Break-Even-Rechner
Geben Sie Ihre Fixkosten, den Preis pro Einheit und die variablen Stückkosten ein, um zu sehen, wie viele Einheiten — und welchen Umsatz — Sie zur Deckung Ihrer Kosten benötigen.
Diese Ergebnisse sind Schätzungen und dienen nur zur Referenz — sie stellen keine Anlage-, Steuer- oder Finanzberatung dar. Sie basieren auf einem einzelnen Produkt mit konstantem Preis und konstanten variablen Stückkosten und berücksichtigen keine Steuern, Rabatte, gemischte Produktlinien oder volumenabhängige Kostenverschiebungen.
Jede Berechnung läuft direkt in Ihrem Browser — die eingegebenen Zahlen verlassen Ihr Gerät nicht.
FAQ
Wie wird die Gewinnschwelle (Break-Even-Point) berechnet?

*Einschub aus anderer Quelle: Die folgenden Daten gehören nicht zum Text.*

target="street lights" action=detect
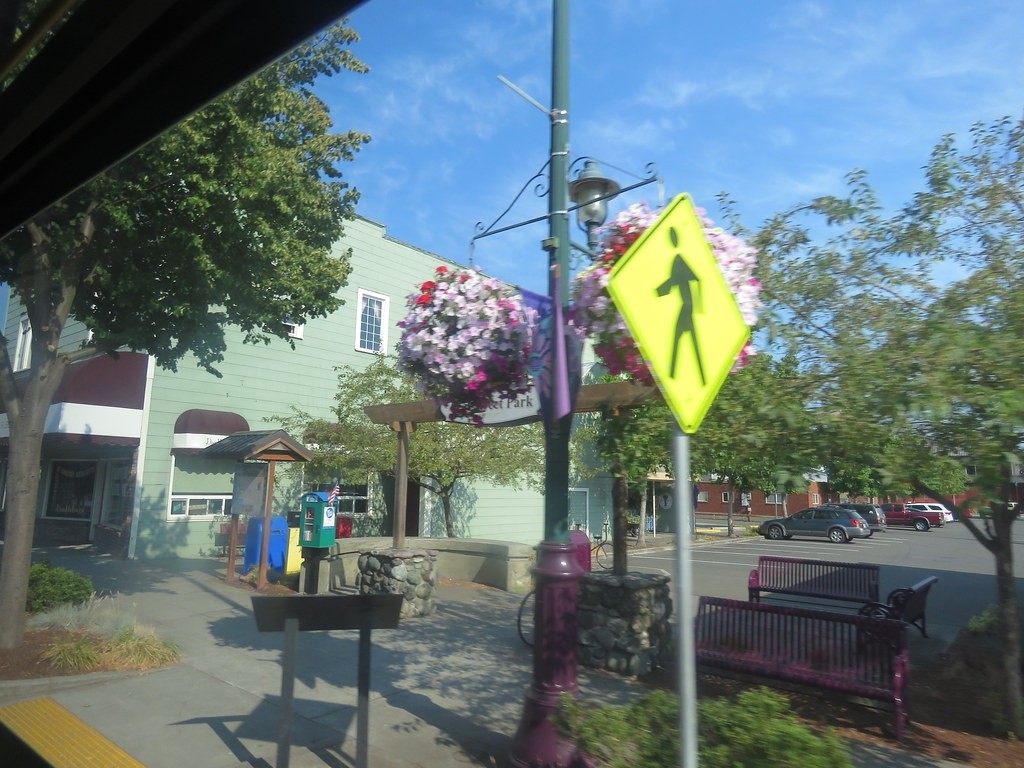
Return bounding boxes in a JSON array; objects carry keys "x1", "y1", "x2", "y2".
[{"x1": 468, "y1": 0, "x2": 660, "y2": 768}]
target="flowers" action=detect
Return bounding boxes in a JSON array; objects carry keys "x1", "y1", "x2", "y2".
[
  {"x1": 394, "y1": 266, "x2": 537, "y2": 428},
  {"x1": 567, "y1": 202, "x2": 763, "y2": 399}
]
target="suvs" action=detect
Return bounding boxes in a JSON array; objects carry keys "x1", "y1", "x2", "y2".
[{"x1": 826, "y1": 503, "x2": 887, "y2": 535}]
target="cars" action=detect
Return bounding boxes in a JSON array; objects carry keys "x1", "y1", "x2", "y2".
[
  {"x1": 1008, "y1": 502, "x2": 1018, "y2": 511},
  {"x1": 756, "y1": 505, "x2": 870, "y2": 542},
  {"x1": 906, "y1": 504, "x2": 953, "y2": 522}
]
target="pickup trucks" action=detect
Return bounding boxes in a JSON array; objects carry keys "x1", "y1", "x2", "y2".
[{"x1": 876, "y1": 503, "x2": 944, "y2": 531}]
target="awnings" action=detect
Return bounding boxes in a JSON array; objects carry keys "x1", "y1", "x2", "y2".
[
  {"x1": 1, "y1": 352, "x2": 149, "y2": 446},
  {"x1": 172, "y1": 410, "x2": 250, "y2": 455}
]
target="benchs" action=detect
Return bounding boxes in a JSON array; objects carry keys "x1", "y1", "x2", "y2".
[
  {"x1": 220, "y1": 523, "x2": 248, "y2": 558},
  {"x1": 748, "y1": 556, "x2": 880, "y2": 603},
  {"x1": 694, "y1": 596, "x2": 912, "y2": 742},
  {"x1": 856, "y1": 576, "x2": 938, "y2": 654}
]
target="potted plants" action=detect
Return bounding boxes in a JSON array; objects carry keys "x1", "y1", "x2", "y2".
[{"x1": 626, "y1": 515, "x2": 641, "y2": 531}]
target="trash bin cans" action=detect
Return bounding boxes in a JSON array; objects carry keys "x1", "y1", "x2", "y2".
[
  {"x1": 284, "y1": 526, "x2": 305, "y2": 576},
  {"x1": 337, "y1": 515, "x2": 352, "y2": 539},
  {"x1": 287, "y1": 510, "x2": 301, "y2": 528},
  {"x1": 243, "y1": 516, "x2": 288, "y2": 577}
]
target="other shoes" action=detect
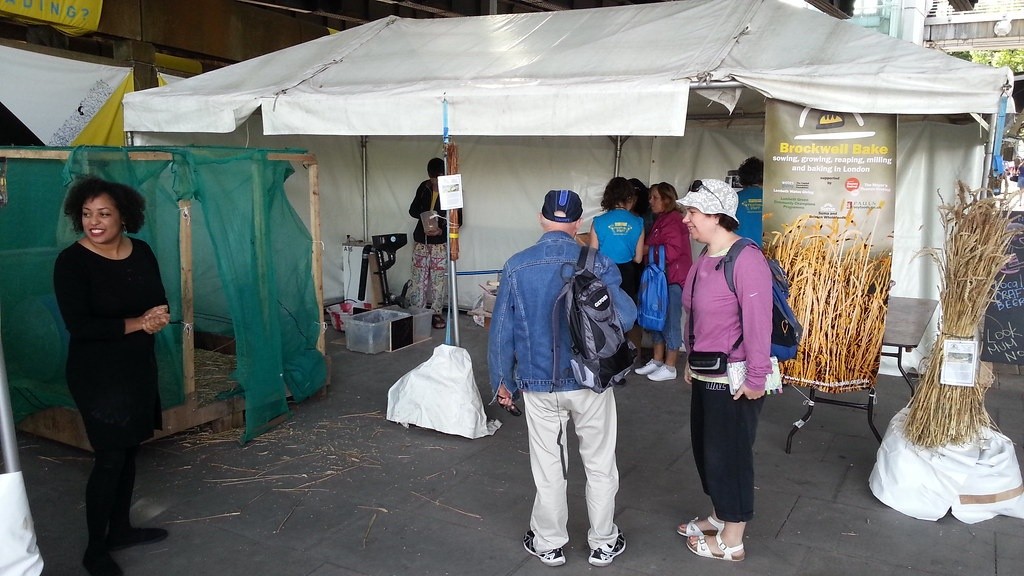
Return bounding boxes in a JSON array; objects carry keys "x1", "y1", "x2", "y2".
[
  {"x1": 83, "y1": 548, "x2": 124, "y2": 576},
  {"x1": 108, "y1": 526, "x2": 168, "y2": 550}
]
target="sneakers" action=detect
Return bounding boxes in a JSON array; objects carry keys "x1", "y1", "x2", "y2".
[
  {"x1": 588, "y1": 529, "x2": 626, "y2": 566},
  {"x1": 634, "y1": 359, "x2": 664, "y2": 375},
  {"x1": 522, "y1": 528, "x2": 566, "y2": 567},
  {"x1": 646, "y1": 365, "x2": 677, "y2": 381}
]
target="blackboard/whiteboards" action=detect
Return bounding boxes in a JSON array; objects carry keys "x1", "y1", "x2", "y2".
[{"x1": 980, "y1": 211, "x2": 1024, "y2": 365}]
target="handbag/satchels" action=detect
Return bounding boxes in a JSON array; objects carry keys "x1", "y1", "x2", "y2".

Die Fixkosten werden durch den Deckungsbeitrag pro Stück (Verkaufspreis minus variable Stückkosten) geteilt. Bei Fixkosten von 5.000, einem Preis von 50 und variablen Kosten von 20 beträgt der Deckungsbeitrag 30. Daraus ergibt sich: 5.000 ÷ 30 ≈ 166,7 Einheiten (oder ca. 8.333 an Umsatz). Da Sie keine halben Einheiten verkaufen können, wird auf 167 aufgerundet, um die Kosten vollständig zu decken.
Was sind Deckungsbeitrag und Deckungsbeitragsquote?
Der Deckungsbeitrag pro Stück ist der Betrag, der nach Abzug der variablen Stückkosten vom Verkaufspreis übrig bleibt — bei einem Preis von 50 und variablen Kosten von 20 beträgt er 30. Dieser Beitrag dient zur Deckung der Fixkosten. Die Deckungsbeitragsquote ist dieser Wert im Verhältnis zum Preis (30 ÷ 50 = 60 %). Teilen Sie die Fixkosten durch diese Quote, um die Gewinnschwelle direkt als Umsatzwert zu erhalten.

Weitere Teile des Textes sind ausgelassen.